- [EXERCISE]:
Write out again, word for word, the material below, from the line that has "Among the selections" through the last line of the material.

• • • •

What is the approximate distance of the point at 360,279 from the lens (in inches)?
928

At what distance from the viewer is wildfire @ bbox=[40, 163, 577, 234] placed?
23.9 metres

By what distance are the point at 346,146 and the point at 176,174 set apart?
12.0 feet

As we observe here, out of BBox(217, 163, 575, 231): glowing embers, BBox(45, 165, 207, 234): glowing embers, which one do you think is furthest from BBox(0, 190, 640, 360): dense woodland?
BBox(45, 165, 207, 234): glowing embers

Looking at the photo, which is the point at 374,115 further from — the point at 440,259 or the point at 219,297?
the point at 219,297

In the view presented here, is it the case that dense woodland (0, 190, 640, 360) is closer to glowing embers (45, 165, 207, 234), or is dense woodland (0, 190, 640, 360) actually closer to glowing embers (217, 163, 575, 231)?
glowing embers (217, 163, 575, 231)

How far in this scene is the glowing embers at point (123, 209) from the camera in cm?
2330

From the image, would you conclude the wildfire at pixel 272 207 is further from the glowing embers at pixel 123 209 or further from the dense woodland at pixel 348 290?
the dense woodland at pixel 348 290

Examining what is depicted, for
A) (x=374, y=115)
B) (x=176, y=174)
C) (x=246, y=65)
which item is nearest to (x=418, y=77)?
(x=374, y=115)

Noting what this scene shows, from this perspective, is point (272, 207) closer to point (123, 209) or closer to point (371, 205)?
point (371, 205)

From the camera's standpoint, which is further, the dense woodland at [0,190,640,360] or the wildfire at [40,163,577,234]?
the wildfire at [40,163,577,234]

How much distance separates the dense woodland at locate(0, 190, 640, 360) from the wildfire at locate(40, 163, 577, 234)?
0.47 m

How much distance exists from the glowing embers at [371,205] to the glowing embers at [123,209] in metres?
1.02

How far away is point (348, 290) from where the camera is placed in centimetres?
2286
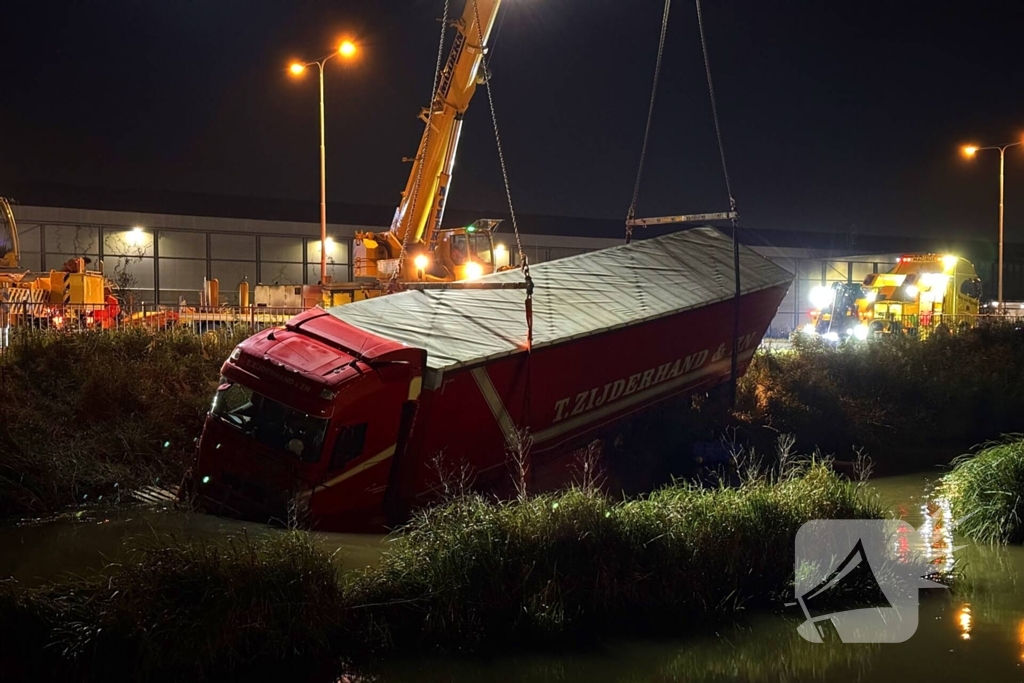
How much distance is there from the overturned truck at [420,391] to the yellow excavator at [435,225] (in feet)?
23.1

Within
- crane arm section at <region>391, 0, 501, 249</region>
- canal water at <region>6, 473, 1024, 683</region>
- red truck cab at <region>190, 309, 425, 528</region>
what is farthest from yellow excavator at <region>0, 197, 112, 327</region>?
canal water at <region>6, 473, 1024, 683</region>

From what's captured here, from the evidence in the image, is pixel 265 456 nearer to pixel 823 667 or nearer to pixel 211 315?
pixel 823 667

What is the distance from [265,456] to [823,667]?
6.15 metres

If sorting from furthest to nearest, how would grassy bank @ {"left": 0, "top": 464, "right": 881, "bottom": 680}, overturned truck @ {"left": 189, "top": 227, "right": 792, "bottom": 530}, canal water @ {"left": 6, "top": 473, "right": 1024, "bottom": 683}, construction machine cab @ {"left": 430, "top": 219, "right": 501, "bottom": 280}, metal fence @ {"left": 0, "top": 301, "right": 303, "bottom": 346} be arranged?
construction machine cab @ {"left": 430, "top": 219, "right": 501, "bottom": 280}
metal fence @ {"left": 0, "top": 301, "right": 303, "bottom": 346}
overturned truck @ {"left": 189, "top": 227, "right": 792, "bottom": 530}
canal water @ {"left": 6, "top": 473, "right": 1024, "bottom": 683}
grassy bank @ {"left": 0, "top": 464, "right": 881, "bottom": 680}

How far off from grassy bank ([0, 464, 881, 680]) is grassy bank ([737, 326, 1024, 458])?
8.87 meters

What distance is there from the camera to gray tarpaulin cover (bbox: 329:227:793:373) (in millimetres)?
11336

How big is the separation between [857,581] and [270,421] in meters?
6.22

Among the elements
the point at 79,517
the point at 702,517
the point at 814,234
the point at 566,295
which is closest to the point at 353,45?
the point at 566,295

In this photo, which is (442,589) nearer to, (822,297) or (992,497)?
(992,497)

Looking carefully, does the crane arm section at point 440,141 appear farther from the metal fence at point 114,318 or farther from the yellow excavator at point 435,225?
the metal fence at point 114,318

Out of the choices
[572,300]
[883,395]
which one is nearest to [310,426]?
[572,300]

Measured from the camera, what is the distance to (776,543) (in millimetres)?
8758

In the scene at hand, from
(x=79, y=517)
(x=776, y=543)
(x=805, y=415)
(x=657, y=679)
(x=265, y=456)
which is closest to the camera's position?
(x=657, y=679)

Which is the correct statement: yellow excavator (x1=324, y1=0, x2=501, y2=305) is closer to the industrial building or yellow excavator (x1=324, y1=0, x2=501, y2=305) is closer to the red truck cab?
the red truck cab
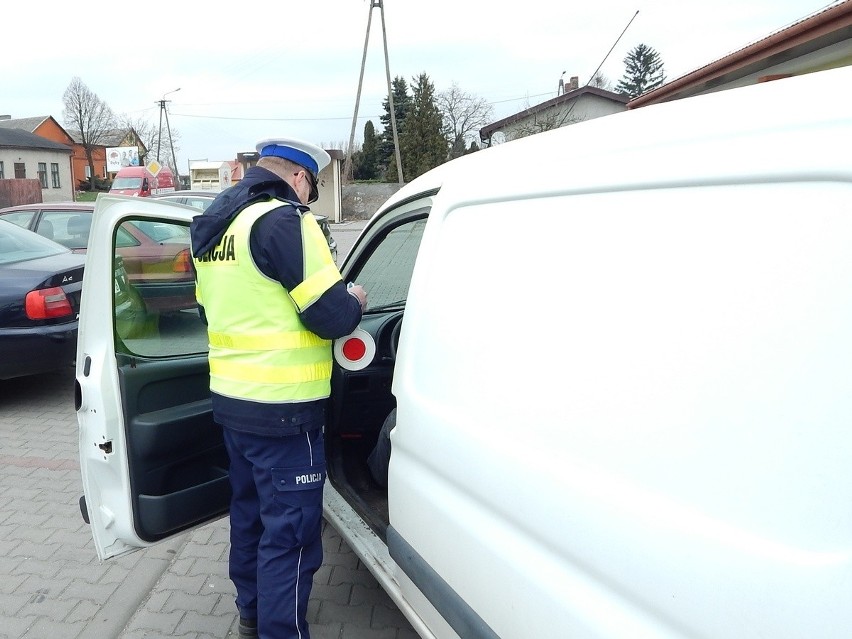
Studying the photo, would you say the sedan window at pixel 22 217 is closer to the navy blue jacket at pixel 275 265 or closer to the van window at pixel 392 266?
the van window at pixel 392 266

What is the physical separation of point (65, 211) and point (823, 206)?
9285 mm

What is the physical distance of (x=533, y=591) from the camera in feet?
4.60

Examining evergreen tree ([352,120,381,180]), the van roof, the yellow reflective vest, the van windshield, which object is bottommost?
the yellow reflective vest

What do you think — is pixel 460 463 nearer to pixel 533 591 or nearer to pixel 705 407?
pixel 533 591

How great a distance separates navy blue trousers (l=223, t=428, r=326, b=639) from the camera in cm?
225

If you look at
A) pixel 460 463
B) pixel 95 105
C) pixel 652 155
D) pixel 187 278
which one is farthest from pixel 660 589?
pixel 95 105

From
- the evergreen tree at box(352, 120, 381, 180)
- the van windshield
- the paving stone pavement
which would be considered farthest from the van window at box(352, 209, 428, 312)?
the evergreen tree at box(352, 120, 381, 180)

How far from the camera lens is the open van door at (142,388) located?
2357mm

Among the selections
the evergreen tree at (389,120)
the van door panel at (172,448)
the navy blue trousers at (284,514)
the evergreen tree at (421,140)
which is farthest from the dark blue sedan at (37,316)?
the evergreen tree at (389,120)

• • • •

- [EXERCISE SOLUTION]:
Among the selections
the evergreen tree at (389,120)
the van door panel at (172,448)
the navy blue trousers at (284,514)
the evergreen tree at (421,140)
which is farthest from the dark blue sedan at (37,316)?
the evergreen tree at (389,120)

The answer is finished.